Knol Remco J J, de Bruin Kora, van Eck-Smit Berthe L F, Pimlott Sally, Wyper David J, Booij Jan
Department of Nuclear Medicine, University of Amsterdam, Academic Medical Center, Amsterdam, The Netherlands.
Synapse. 2009 Jul;63(7):557-64. doi: 10.1002/syn.20629.
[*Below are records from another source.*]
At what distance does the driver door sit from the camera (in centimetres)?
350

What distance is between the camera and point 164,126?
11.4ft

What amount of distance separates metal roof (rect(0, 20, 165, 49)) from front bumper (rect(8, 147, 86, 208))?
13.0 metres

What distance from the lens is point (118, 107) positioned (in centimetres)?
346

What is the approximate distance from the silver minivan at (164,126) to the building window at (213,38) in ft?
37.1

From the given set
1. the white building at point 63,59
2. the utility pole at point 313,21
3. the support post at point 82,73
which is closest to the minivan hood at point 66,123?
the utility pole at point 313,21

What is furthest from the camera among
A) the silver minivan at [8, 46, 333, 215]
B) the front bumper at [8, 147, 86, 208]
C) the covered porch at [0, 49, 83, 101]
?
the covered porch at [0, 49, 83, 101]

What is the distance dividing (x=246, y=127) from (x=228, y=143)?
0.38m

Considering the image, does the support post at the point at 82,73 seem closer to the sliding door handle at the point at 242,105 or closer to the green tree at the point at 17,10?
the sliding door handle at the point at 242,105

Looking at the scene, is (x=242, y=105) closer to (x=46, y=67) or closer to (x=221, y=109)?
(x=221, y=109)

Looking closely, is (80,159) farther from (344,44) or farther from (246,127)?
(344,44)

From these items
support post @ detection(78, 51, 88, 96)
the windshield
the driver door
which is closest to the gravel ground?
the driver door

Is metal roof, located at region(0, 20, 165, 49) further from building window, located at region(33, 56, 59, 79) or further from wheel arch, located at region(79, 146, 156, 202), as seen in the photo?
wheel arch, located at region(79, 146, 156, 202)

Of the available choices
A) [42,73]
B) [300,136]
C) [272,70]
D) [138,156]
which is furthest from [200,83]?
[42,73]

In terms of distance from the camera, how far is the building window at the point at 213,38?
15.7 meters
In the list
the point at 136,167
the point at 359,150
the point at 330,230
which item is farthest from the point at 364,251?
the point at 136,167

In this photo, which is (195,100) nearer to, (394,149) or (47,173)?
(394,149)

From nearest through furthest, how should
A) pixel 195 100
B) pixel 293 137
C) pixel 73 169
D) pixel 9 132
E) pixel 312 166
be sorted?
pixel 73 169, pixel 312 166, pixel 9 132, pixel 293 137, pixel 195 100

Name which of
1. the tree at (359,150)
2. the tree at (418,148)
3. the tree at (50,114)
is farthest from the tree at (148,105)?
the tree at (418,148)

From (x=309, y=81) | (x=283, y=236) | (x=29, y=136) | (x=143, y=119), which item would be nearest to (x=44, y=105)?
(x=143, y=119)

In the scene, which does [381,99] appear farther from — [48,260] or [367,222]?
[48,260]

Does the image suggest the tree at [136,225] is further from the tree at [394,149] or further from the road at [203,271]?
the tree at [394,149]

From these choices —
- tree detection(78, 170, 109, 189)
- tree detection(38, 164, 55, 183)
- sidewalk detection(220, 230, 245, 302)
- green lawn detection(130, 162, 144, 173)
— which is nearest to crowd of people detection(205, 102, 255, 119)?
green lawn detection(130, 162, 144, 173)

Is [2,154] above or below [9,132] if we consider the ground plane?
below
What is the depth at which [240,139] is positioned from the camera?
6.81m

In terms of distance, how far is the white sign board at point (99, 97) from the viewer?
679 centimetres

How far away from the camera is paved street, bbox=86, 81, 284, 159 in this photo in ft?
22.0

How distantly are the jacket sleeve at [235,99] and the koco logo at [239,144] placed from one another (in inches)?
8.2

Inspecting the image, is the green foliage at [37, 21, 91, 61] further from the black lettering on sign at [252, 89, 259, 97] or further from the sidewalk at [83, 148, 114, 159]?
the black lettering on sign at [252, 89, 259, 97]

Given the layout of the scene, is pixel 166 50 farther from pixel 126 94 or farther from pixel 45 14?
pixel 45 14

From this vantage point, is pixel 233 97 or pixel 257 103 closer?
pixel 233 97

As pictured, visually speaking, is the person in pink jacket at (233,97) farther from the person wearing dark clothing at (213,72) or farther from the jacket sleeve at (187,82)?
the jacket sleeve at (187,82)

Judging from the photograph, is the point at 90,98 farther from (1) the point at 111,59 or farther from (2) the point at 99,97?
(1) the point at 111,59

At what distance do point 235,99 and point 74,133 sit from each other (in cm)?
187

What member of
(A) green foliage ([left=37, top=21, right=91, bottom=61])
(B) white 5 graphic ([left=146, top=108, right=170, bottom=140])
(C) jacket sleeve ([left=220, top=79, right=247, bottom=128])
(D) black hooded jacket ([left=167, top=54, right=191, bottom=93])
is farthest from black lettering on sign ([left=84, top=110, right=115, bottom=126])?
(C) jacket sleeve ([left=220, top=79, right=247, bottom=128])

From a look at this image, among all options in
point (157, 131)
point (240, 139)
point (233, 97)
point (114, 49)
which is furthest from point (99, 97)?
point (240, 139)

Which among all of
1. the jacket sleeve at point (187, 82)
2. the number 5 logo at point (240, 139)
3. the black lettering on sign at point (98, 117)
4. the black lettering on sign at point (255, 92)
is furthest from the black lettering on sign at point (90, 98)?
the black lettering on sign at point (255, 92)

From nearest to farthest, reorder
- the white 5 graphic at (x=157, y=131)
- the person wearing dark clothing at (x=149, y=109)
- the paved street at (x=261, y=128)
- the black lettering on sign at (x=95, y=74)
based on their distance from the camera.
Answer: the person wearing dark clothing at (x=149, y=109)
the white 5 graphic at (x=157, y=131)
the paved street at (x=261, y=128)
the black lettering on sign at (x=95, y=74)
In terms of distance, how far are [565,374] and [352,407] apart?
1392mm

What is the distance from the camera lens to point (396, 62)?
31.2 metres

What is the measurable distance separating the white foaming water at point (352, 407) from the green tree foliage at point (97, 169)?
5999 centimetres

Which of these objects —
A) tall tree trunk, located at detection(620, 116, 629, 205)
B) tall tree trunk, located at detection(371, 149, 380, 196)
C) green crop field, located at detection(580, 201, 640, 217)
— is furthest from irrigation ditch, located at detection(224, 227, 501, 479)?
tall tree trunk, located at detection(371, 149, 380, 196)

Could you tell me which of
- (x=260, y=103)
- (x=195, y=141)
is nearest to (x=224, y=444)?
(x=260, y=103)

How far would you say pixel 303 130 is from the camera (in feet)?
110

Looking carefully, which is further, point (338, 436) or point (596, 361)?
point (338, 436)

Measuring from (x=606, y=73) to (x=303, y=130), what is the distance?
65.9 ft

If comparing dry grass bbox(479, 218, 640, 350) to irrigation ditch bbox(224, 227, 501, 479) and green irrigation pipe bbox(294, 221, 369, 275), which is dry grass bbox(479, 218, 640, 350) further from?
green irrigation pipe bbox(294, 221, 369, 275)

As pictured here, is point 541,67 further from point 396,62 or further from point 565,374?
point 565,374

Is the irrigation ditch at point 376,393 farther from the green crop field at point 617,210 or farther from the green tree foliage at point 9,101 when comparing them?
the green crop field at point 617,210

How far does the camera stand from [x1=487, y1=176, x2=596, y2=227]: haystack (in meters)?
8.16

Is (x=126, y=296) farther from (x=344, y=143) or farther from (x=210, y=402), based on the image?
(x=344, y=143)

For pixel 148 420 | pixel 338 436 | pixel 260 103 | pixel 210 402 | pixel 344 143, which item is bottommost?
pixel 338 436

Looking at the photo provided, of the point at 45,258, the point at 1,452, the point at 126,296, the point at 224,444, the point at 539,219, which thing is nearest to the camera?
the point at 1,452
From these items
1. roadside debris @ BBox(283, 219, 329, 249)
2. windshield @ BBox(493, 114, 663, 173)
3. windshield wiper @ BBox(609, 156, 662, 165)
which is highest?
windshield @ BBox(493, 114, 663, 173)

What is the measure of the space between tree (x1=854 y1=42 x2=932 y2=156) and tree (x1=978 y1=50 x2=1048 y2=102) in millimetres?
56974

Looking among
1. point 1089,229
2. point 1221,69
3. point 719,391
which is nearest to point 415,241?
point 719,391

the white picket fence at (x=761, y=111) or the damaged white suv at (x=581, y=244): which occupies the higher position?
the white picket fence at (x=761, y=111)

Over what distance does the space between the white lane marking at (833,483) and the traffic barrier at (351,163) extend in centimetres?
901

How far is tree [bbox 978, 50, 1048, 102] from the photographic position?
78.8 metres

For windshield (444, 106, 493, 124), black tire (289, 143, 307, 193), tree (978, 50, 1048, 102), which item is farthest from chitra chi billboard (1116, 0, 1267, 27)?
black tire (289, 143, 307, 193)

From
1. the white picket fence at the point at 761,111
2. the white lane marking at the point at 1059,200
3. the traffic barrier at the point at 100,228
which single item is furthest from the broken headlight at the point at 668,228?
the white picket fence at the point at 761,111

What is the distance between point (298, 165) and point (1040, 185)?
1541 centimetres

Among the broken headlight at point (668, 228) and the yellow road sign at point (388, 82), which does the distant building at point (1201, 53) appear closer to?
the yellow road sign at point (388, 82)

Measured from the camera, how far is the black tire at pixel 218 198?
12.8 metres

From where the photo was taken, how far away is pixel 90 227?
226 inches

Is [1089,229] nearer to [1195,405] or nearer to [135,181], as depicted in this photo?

Disturbances of activity of the glutamatergic neurotransmitter system in the brain are present in many neuropsychiatric disorders. The N-methyl-D-aspartate (NMDA) receptor is the most abundant receptor of the glutamatergic system. In the neurodegenerative events of Alzheimer's disease, excessive activation of NMDA receptors may contribute to neuronal death. Inhibition of NMDA receptor activation may have neuroprotective effects and (semi)quantitative imaging of the activated system may help in the selection of patients for such inhibition therapies. In this study we evaluated [(123)I]CNS-1261 binding in the rat brain. This radiotracer binds in vivo to the MK801 binding site of activated NMDA receptors. To determine the optimal time point for ex vivo assessments after bolus injection [(123)I]CNS-1261 binding in rats, we performed a time course biodistribution study using dissection techniques. [(123)I]CNS-1261 binding was also studied in the rat brain using autoradiography by means of storage phosphor imaging, with prior facilitation of NMDA receptor activation by injection of the potent coagonist D-serine and after blocking of the NMDA receptor binding site by MK801 injection in D-serine pretreated rats. Measurements of [(123)I]CNS-1261 uptake matched the distribution of similar tracers for the MK801 binding site of the NMDA receptor and revealed an optimal time point of 2 h post injection for the assessment of tracer distribution in the rat brain. The blocking experiments indicated specific binding of [(123)I]CNS-1261 to NMDA receptors but also a considerable amount of nonspecific binding. Facilitation of NMDA receptor activation by D-serine did not result in an enhancement of binding of the radiotracer in the NMDA receptor-rich rat hippocampus compared to the untreated group, as measured by autoradiography. In conclusion, our study has shown that [(123)I]CNS-1261 binding is influenced by NMDA receptor availability. However, high nonspecific binding limits quantification and small changes in receptor availability are unlikely to be detected.
大脑中谷氨酸能神经递质系统的活性紊乱存在于许多神经精神疾病中。N-甲基-D-天冬氨酸(NMDA)受体是谷氨酸能系统中最丰富的受体。在阿尔茨海默病的神经退行性病变中,NMDA受体的过度激活可能导致神经元死亡。抑制NMDA受体激活可能具有神经保护作用,对激活系统进行(半)定量成像可能有助于选择适合此类抑制疗法的患者。在本研究中,我们评估了[(123)I]CNS-1261在大鼠脑中的结合情况。这种放射性示踪剂在体内与激活的NMDA受体的MK801结合位点结合。为了确定推注[(123)I]CNS-1261后大鼠体内进行离体评估的最佳时间点,我们使用解剖技术进行了时间进程生物分布研究。还通过储存磷光成像放射自显影术在大鼠脑中研究了[(123)I]CNS-1261的结合情况,在注射强效共激动剂D-丝氨酸促进NMDA受体激活之前以及在D-丝氨酸预处理的大鼠中注射MK801阻断NMDA受体结合位点之后进行研究。[(123)I]CNS-1261摄取量的测量结果与用于NMDA受体MK801结合位点的类似示踪剂的分布情况相符,并揭示了注射后2小时是评估大鼠脑中示踪剂分布的最佳时间点。阻断实验表明[(123)I]CNS-1261与NMDA受体有特异性结合,但也存在相当数量的非特异性结合。通过放射自显影术测量,与未处理组相比,D-丝氨酸促进NMDA受体激活并未导致富含NMDA受体的大鼠海马体中放射性示踪剂结合增加。总之,我们的研究表明[(123)I]CNS-1261的结合受NMDA受体可用性的影响。然而,高非特异性结合限制了定量,并且不太可能检测到受体可用性的微小变化。